- **Written exercise**
Answer these questions about the loan terms excerpt:
1. May any portion of the Loan that is repaid or prepaid be reborrowed?
2. What two purposes is the Loan under the Term Loan Facility to be used for?
3. At what price will the Loan be issued to the Lenders participating in the Term Loan Facility?

- **Source document**
"""
The Loan shall be made in a single drawing on the Closing Date.  Any portion of the Loan that is repaid or prepaid may not be reborrowed.
The borrowing of the Loans on the Closing Date shall be subject to the conditions precedent referred to in the Section entitled “Conditions Precedent” below. 

	Closing Date:
	The first date on which all definitive loan documentation satisfactory to the Lenders (the “Loan Documents”) is executed by the Loan Parties, the Lenders, the Agent and the other persons parties thereto, and all conditions precedent set forth in such Loan Documents shall have been satisfied (the “Closing Date”).  

	Use of Proceeds:
	The Loan under the Term Loan Facility shall be used to (a) to repay in full all outstanding amounts under the Existing Term Loan Credit Agreement and (b) to pay fees and expenses relating to the Term Loan Facility and the transactions contemplated thereby.

	Original Issue Discount (“OID”):
	The Loan under the Term Loan Facility will be issued on the Closing Date to the Lenders participating in the Term Loan Facility at a price of 97.0% of their principal amount.
"""
A block of data:
"""
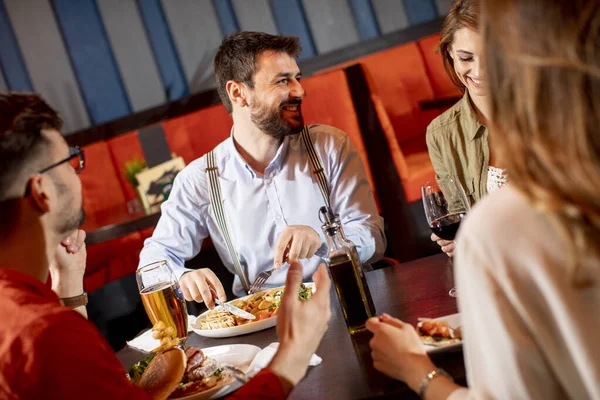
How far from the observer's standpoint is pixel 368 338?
1263 mm

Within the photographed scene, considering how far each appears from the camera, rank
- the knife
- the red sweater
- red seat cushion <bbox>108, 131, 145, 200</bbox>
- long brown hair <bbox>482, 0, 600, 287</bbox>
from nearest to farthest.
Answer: long brown hair <bbox>482, 0, 600, 287</bbox> → the red sweater → the knife → red seat cushion <bbox>108, 131, 145, 200</bbox>

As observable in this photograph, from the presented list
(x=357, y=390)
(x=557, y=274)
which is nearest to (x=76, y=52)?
(x=357, y=390)

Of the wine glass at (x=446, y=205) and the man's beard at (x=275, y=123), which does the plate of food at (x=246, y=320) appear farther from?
the man's beard at (x=275, y=123)

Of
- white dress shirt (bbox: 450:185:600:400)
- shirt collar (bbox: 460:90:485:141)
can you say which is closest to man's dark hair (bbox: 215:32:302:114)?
shirt collar (bbox: 460:90:485:141)

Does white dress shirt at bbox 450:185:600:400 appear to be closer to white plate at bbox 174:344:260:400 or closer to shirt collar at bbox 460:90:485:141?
white plate at bbox 174:344:260:400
"""
- **Written response**
1. No, a repaid or prepaid portion of the Loan may not be reborrowed.
2. It is to be used (a) to repay in full all outstanding amounts under the Existing Term Loan Credit Agreement and (b) to pay fees and expenses relating to the Term Loan Facility and the transactions contemplated thereby.
3. At a price of 97.0% of their principal amount.